There was an older serialization system in place that made use of an extensive RTTI system that types had to be registered with, plus a set of boilerplate macros for interfacing with that system that were generated from the C++ declarations of the AST node types.
That system was also predicated on the idea that to serialize a user C++ type `Foo`, one would also hand-author a matching C++ type `SerialFooData`, and then write code to translate a `Foo` to/from a `SerialFooData` plus code to read/write a `SerialFooData` from the actual serialized data format.

The IR and `SourceLoc` serialization approaches are currently still heavily influenced by the old serialization system, and there are still vestigates of the RTTI infrastructure that was introduced to support it.
The hope is that as more subsystems are ported to use newer approaches to serialization, this code can all be eliminated.

The following sections are older text that describes some of the formats that have not yet been revisited.

IR Serialization
----------------

This mechanism is *much* simpler than generali serialization, because by design the IR types are very homogeneous in style. There are a few special cases, but in general an instruction consists of

* Its type
* A SourceLoc
* 0 or more operands.
* 0 or more children. 

Within the IR instructions are pointers to IRInst derived types. As previously discussed serializing pointers directly is generally not a good idea. To work around this the pointers are turned into 32 bit indices. Additionally we know that an instruction can belong to at most one other instruction. 

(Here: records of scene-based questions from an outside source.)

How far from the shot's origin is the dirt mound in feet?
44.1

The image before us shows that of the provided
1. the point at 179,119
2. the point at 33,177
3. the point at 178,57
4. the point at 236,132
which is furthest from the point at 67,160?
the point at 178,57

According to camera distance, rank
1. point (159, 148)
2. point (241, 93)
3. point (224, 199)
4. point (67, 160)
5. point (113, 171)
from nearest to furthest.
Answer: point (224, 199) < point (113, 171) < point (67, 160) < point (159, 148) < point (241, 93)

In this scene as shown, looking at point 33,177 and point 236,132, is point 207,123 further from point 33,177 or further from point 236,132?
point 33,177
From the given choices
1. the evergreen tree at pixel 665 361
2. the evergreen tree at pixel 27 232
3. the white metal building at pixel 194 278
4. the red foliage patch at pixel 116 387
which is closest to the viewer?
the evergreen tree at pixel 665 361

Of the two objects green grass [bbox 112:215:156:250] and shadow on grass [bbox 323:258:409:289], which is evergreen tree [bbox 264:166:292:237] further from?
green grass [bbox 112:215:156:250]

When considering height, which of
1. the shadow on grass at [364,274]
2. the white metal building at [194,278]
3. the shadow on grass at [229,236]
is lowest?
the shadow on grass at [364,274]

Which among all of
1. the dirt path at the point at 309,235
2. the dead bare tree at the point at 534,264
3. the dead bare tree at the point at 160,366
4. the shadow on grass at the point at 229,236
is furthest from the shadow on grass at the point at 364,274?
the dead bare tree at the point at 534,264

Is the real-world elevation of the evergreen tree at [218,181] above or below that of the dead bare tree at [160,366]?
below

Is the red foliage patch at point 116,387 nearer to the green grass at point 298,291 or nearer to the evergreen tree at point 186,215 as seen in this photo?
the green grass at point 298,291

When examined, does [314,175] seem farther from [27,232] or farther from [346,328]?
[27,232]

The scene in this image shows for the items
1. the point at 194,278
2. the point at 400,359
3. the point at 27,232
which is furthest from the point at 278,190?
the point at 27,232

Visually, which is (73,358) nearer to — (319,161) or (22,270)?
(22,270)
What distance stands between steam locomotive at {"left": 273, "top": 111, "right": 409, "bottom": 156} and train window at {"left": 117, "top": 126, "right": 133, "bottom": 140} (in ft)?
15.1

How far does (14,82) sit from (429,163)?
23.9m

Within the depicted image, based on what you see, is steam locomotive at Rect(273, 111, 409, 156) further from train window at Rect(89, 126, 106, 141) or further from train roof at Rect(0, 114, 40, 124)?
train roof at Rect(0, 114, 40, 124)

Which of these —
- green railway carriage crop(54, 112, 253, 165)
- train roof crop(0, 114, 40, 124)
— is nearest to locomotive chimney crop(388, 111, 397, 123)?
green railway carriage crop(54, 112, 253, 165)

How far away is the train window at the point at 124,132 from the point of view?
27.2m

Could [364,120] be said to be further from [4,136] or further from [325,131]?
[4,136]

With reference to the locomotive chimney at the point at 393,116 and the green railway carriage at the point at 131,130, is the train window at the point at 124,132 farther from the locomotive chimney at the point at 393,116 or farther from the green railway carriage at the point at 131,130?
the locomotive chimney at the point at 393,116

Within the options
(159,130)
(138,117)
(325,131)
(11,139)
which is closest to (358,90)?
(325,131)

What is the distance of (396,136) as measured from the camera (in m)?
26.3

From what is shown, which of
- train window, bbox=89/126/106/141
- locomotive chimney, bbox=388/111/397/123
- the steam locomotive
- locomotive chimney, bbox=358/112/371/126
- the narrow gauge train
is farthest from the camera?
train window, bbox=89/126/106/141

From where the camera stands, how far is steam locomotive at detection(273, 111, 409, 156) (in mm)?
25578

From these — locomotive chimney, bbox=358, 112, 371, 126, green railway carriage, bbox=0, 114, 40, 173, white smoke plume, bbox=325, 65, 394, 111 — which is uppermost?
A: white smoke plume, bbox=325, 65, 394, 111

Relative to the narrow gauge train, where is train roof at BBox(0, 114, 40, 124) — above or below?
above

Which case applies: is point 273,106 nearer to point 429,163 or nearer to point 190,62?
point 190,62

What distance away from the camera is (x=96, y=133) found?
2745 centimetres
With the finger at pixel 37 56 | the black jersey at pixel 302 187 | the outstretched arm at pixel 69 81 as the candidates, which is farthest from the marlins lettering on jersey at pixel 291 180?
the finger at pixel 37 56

When serializing out special handling is made for child instructions - their indices are made to be a contiguous range of indices for all instructions that belong to each parent. The indices are ordered into the same order as the children are held in the parent. By using this mechanism it is not necessary to directly save off the indices that belong to a parent, only the range of indices. 

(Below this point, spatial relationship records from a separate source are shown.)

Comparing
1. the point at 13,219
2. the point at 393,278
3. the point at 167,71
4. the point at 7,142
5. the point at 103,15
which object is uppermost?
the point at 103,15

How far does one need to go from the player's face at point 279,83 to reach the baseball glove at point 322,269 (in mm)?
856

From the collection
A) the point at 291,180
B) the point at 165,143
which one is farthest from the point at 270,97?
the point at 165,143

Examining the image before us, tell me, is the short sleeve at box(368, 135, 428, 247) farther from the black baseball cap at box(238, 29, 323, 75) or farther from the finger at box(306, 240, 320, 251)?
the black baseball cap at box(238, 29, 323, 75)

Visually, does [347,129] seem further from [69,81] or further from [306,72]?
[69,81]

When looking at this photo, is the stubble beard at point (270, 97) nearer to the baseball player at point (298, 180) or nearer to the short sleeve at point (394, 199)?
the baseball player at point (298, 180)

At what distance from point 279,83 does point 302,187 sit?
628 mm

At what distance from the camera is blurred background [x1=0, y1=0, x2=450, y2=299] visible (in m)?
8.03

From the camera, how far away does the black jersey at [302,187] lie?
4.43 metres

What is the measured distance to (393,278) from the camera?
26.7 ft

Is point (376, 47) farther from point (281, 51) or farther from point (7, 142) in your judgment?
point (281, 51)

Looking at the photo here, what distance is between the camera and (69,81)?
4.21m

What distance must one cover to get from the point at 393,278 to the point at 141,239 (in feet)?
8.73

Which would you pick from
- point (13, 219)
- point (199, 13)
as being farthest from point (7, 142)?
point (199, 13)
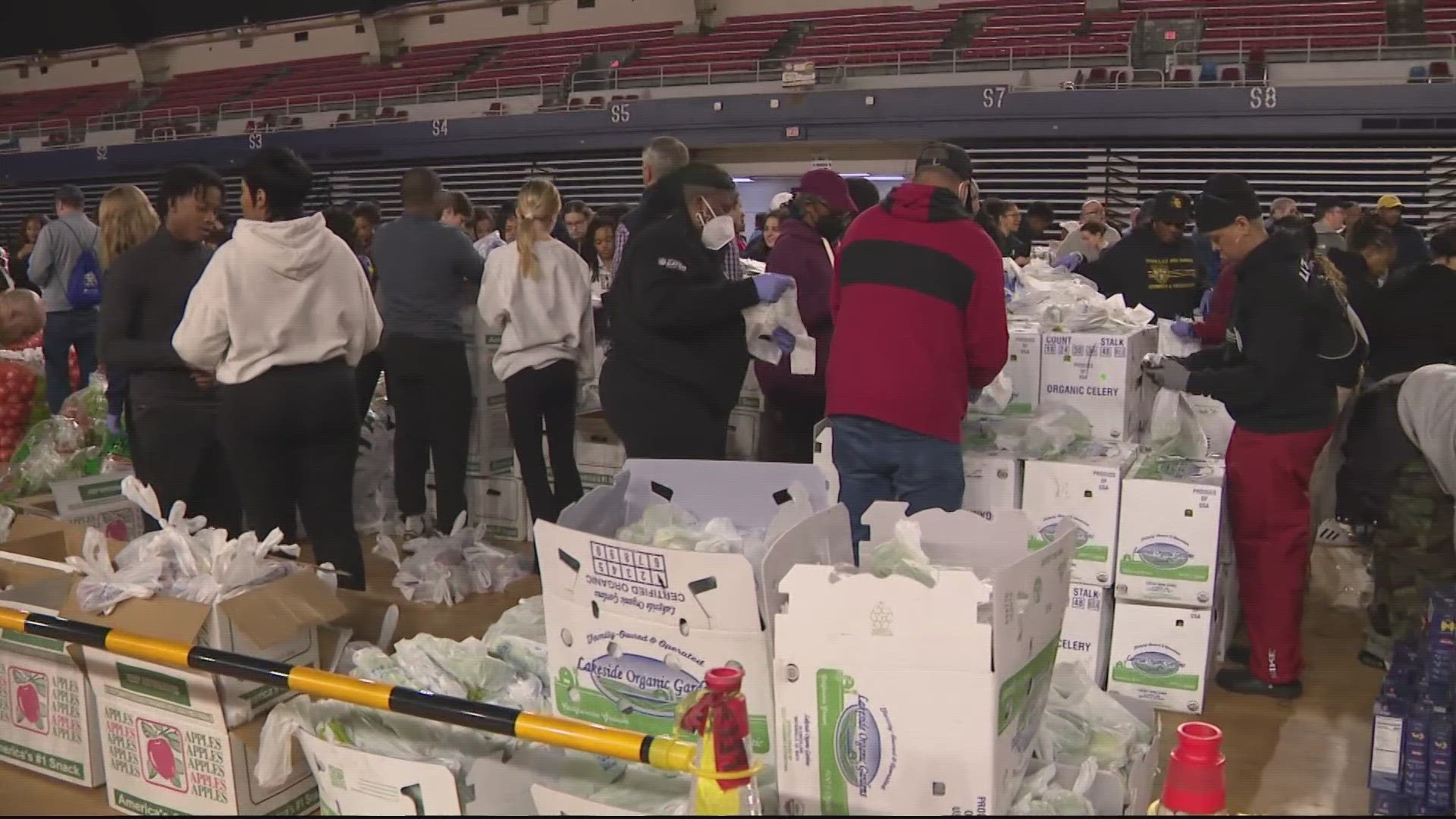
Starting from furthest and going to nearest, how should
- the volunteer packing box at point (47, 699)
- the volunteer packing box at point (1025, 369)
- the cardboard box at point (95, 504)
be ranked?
the cardboard box at point (95, 504)
the volunteer packing box at point (1025, 369)
the volunteer packing box at point (47, 699)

The actual serialization mechanism is similar to the generalized mechanism - referenced objects are saved off in order of their indices. What is different is that the encoding fixes the size of the Inst to `IRSerialData`. That this can hold up to two operands, if the instruction has more than two operands then one of the UInt32 is the operand count and the other is an offset to a list of operands. It probably makes sense to alter this in the future to stream the instructions payload directly. 

IR serialization allows a simple compression mechanism, that works because much of the IR serialized data is UInt32 data, that can use a variable byte encoding.

SourceLoc Serialization
-----------------------

SourceLoc serialization presents several problems. Firstly we have two distinct serialization mechanisms that need to use it - IR serialization and generalized serialization. That being the case it cannot be saved directly in either, even though it may be referenced by either. 

To keep things simple for now we build up SourceLoc information for both IR and general serialization via their writers adding their information into a SerialSourceLocWriter. Then we can save this information into a RIFF section, that can be loaded before either general or IR deserialization is used.  

When reading the SourceLoc information has to be located and deserialized before any AST or IR deserialization. The SourceLoc data can then be turned into a SerialSourceLocReader, which is then either set on the `SerialReaders` `SerialExtraObjects`. Or passed to the `IRSerialReader`.